As we got closer, I worried about infringing on the personal space of the other participants. Then I remembered that oceans and thousands of miles separated me from them, and wasn’t the main goal to abandon the notion of personal space? So I tried to settle into intimacy.
“What happens in virtual reality is the feeling of completely forgetting the existence of the external world,” says Agnieszka Sekula, a PhD candidate at the Australian Center for Human Psychopharmacology and co-founder of a company that uses virtual reality to enhance psychedelic therapy. “So there’s definitely a similarity to that feeling of experiencing an alternate reality under psychedelics that feels more real than what’s actually there.”
But, he adds, “there are definitely differences between what a psychedelic experience feels like and what virtual reality feels like.” Because of this, he appreciates that Isness-D is charting a new path to transcendence rather than merely imitating one that already existed.

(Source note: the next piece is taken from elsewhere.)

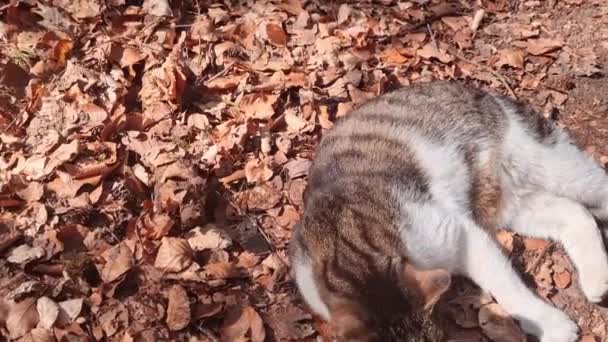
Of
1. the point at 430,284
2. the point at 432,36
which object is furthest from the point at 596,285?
the point at 432,36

More research is needed on the lasting effects of an Isness-D experience and whether virtual reality in general can induce psychedelic-like benefits. The prevailing theory about how psychedelics improve clinical outcomes (a far from settled debate) is that their effect is driven as much by the subjective experience of a trip as by the drug’s neurochemical effect on the brain. Because virtual reality only reflects subjective experience, its clinical benefit, which has not yet been rigorously tested, may not be as strong.

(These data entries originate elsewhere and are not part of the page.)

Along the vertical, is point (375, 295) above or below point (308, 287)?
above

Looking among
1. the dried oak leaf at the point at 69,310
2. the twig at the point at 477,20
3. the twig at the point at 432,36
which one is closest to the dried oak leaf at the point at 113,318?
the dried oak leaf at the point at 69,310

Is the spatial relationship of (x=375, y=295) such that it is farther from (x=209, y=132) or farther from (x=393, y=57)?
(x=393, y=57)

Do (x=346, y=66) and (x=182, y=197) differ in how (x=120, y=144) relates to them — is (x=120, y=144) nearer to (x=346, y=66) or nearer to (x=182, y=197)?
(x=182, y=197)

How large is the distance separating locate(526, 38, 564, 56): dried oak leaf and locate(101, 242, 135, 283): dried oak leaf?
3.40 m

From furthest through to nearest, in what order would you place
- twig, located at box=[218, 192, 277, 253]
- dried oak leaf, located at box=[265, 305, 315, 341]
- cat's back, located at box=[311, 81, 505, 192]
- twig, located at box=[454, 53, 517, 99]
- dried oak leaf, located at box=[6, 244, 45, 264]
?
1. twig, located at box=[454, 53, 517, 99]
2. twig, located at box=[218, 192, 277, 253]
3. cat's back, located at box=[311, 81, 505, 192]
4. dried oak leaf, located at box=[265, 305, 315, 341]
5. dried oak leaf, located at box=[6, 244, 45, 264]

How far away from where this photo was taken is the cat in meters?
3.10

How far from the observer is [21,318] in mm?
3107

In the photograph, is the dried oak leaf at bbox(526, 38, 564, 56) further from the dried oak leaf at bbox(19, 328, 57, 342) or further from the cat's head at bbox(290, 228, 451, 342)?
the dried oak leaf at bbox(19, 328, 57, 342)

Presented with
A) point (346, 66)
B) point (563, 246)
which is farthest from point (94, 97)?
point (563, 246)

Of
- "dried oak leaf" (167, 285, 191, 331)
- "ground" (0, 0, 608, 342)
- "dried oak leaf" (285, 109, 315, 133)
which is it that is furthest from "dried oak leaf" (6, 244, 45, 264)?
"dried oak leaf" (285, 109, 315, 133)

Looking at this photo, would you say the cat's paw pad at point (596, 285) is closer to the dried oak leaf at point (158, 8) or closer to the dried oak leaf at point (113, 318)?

We moved even closer, until we found ourselves in the center of the circle: four clumps of smoke coming together.
Jacob Aday, a psychiatry researcher at the University of California, San Francisco, says he wishes the study had measured participants’ mental well-being. He believes virtual reality can likely reduce the default mode network—a brain network that’s active when our thoughts aren’t directed toward a specific task and that psychedelics can suppress (scientists theorize that this is what causes the death of the ego). People who are shown impressive videos have decreased activity on this network. VR is better at inducing awe than regular video, so Isness-D could cut that too.

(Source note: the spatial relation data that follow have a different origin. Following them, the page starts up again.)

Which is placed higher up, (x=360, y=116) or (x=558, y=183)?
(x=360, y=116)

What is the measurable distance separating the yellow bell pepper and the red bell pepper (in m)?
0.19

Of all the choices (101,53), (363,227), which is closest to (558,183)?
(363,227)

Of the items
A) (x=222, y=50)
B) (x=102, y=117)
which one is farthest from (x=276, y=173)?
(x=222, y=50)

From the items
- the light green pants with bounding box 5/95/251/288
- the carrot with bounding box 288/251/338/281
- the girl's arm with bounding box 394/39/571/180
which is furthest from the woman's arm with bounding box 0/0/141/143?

Already, a startup called aNUma that grew out of Glowacki’s lab lets anyone with a VR headset sign up for Isness sessions on a weekly basis. The startup sells an abbreviated version of Isness-D to companies for virtual wellness retreats and offers a similar experience called Ripple to help patients, their families and caregivers cope with terminal illness. A co-author of the paper describing Isness-D is even testing it in couple and family therapy.
“What we’ve found is that depicting people as pure luminosity really frees them from a lot of judgment and projection,” says Glowacki. This includes negative thoughts about your body and prejudice. He has personally facilitated aNUma sessions for cancer patients and their loved ones. One, a woman with pancreatic cancer, died days later. The last time she and her friends got together she was like a jumble of balls of light.
During one phase of my Isness-D experience, the movement created a short electrical path that marked where I had been. After a few moments of this, the narration prompts, “How does it feel to see the past?” I started thinking about people from my past that I missed or hurt. In sloppy cursive, I used my finger to write their names in the air. As quickly as I scribbled them down, I watched them disappear.